_ENTRÉES DE DONNÉES:_
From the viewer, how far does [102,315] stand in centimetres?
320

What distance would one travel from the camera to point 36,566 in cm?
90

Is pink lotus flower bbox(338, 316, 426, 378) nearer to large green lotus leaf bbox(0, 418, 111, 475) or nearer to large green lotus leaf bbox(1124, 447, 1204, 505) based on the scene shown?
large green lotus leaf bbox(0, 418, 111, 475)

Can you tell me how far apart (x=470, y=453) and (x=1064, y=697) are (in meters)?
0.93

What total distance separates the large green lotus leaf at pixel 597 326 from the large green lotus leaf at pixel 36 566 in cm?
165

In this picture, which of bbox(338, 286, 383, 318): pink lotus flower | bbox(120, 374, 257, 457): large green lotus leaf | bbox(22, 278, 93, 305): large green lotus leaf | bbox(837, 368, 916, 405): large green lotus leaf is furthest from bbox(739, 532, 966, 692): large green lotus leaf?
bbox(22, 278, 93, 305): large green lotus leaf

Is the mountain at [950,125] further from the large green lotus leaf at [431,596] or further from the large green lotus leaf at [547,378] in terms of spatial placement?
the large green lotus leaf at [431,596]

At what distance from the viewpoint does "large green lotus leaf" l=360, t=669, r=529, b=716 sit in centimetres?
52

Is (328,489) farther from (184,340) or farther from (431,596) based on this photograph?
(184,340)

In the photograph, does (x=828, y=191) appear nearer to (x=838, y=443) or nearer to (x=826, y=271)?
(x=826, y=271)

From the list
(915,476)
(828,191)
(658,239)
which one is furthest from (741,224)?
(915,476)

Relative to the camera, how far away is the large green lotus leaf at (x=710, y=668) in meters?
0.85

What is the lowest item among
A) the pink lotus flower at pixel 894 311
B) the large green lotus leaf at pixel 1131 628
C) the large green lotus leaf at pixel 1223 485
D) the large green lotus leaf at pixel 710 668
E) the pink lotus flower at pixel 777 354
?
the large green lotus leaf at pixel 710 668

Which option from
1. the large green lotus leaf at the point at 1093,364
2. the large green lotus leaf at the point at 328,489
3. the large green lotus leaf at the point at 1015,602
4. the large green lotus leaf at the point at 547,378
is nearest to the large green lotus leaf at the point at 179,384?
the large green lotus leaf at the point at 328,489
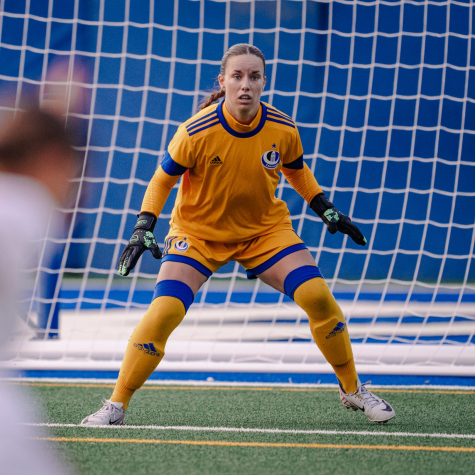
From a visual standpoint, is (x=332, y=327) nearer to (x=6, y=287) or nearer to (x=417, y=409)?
(x=417, y=409)

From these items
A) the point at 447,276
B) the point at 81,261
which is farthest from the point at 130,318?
the point at 447,276

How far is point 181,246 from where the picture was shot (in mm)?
3039

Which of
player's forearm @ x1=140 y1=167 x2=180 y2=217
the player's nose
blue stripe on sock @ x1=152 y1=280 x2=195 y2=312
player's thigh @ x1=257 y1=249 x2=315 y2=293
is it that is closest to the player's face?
the player's nose

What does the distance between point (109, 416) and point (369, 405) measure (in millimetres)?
1180

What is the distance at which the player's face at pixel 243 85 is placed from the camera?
2.92 metres

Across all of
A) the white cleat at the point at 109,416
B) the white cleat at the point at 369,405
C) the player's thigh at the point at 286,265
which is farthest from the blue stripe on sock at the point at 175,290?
the white cleat at the point at 369,405

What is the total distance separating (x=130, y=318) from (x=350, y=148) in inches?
180

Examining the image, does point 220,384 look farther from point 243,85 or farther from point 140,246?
point 243,85

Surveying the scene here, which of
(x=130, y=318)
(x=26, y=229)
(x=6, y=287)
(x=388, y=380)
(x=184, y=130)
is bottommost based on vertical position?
(x=130, y=318)

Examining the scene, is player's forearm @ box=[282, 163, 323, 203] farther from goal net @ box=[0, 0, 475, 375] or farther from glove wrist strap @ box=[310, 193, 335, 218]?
goal net @ box=[0, 0, 475, 375]

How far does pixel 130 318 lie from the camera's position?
7.03 meters

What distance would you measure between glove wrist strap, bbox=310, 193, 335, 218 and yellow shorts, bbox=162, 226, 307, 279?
191 millimetres

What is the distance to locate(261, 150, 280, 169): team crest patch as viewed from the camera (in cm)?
303

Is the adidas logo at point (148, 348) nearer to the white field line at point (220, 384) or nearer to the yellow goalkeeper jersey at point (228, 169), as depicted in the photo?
the yellow goalkeeper jersey at point (228, 169)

_VOTRE OBJECTIF:_
Recopiez ces lignes en substituant « lens » à « camera » partout, sans rien modifier d'autre. Laissez les images de côté dans votre réponse.

_RÉSULTAT:_
From the viewer, how far does [102,315] stand in centimetres?
320

What distance would one travel from the lens to point 36,566 in cm?
90

Is pink lotus flower bbox(338, 316, 426, 378) nearer to large green lotus leaf bbox(0, 418, 111, 475) or nearer to large green lotus leaf bbox(1124, 447, 1204, 505) based on the scene shown?
large green lotus leaf bbox(0, 418, 111, 475)

Can you tell me how far apart (x=470, y=453) and (x=1064, y=697) are (in meters)?
0.93

What total distance separates the large green lotus leaf at pixel 597 326 from the large green lotus leaf at pixel 36 566 in cm?
165

In this picture, which of bbox(338, 286, 383, 318): pink lotus flower | bbox(120, 374, 257, 457): large green lotus leaf | bbox(22, 278, 93, 305): large green lotus leaf | bbox(837, 368, 916, 405): large green lotus leaf is furthest from bbox(739, 532, 966, 692): large green lotus leaf?
bbox(22, 278, 93, 305): large green lotus leaf

Is the mountain at [950,125] further from the large green lotus leaf at [431,596] or further from the large green lotus leaf at [547,378] in terms of spatial placement?
the large green lotus leaf at [431,596]

At what distance from the viewpoint does "large green lotus leaf" l=360, t=669, r=529, b=716 sit in centimetres?
52

Is (328,489) farther from (184,340) or farther from (431,596) based on this photograph?
(184,340)

In the photograph, does (x=828, y=191) appear nearer to (x=838, y=443) or nearer to (x=826, y=271)?
(x=826, y=271)

From the list
(915,476)
(828,191)
(658,239)
which one is furthest from (741,224)?
(915,476)

Relative to the lens, how far away is the large green lotus leaf at (x=710, y=668) in meters?
0.85

What is the lowest item among
A) the pink lotus flower at pixel 894 311
B) the large green lotus leaf at pixel 1131 628
C) the large green lotus leaf at pixel 1223 485
D) the large green lotus leaf at pixel 710 668
E) the pink lotus flower at pixel 777 354
?
the large green lotus leaf at pixel 710 668

Which option from
1. the large green lotus leaf at the point at 1093,364
2. the large green lotus leaf at the point at 328,489
3. the large green lotus leaf at the point at 1015,602
4. the large green lotus leaf at the point at 547,378
is nearest to the large green lotus leaf at the point at 179,384?
the large green lotus leaf at the point at 328,489
From a visual standpoint, is (x=332, y=327) nearer to (x=6, y=287) or nearer to (x=417, y=409)?
(x=417, y=409)

From these items
A) the point at 447,276
B) the point at 81,261
which is farthest from the point at 130,318?
the point at 447,276

How far is point 181,246 from where the picture was shot (in mm)?
3039

Which of
player's forearm @ x1=140 y1=167 x2=180 y2=217
the player's nose
blue stripe on sock @ x1=152 y1=280 x2=195 y2=312
player's thigh @ x1=257 y1=249 x2=315 y2=293
is it that is closest to the player's face?
the player's nose

What does the distance between point (109, 416) and point (369, 405) measure (in millimetres)?
1180

What is the distance at which the player's face at pixel 243 85 is placed from the lens?
2.92 metres

Across all of
A) the white cleat at the point at 109,416
B) the white cleat at the point at 369,405
C) the player's thigh at the point at 286,265
which is farthest from the blue stripe on sock at the point at 175,290?
the white cleat at the point at 369,405

What is the total distance separating (x=130, y=318) from (x=350, y=148) in inches?
180

Examining the image, does point 220,384 look farther from point 243,85 or farther from point 140,246?
point 243,85

Surveying the scene here, which of
(x=130, y=318)
(x=26, y=229)
(x=6, y=287)
(x=388, y=380)
(x=184, y=130)
is bottommost based on vertical position?
(x=130, y=318)

Examining the scene, is player's forearm @ box=[282, 163, 323, 203] farther from goal net @ box=[0, 0, 475, 375] or farther from glove wrist strap @ box=[310, 193, 335, 218]?
goal net @ box=[0, 0, 475, 375]

How far does pixel 130 318 lie from the lens's position?
7.03 meters

What distance would you measure between glove wrist strap, bbox=310, 193, 335, 218 and yellow shorts, bbox=162, 226, 307, 279?
191 millimetres

What is the distance to locate(261, 150, 280, 169): team crest patch as viewed from the lens (in cm)?
303

Is the adidas logo at point (148, 348) nearer to the white field line at point (220, 384) or nearer to the yellow goalkeeper jersey at point (228, 169), as depicted in the photo?
the yellow goalkeeper jersey at point (228, 169)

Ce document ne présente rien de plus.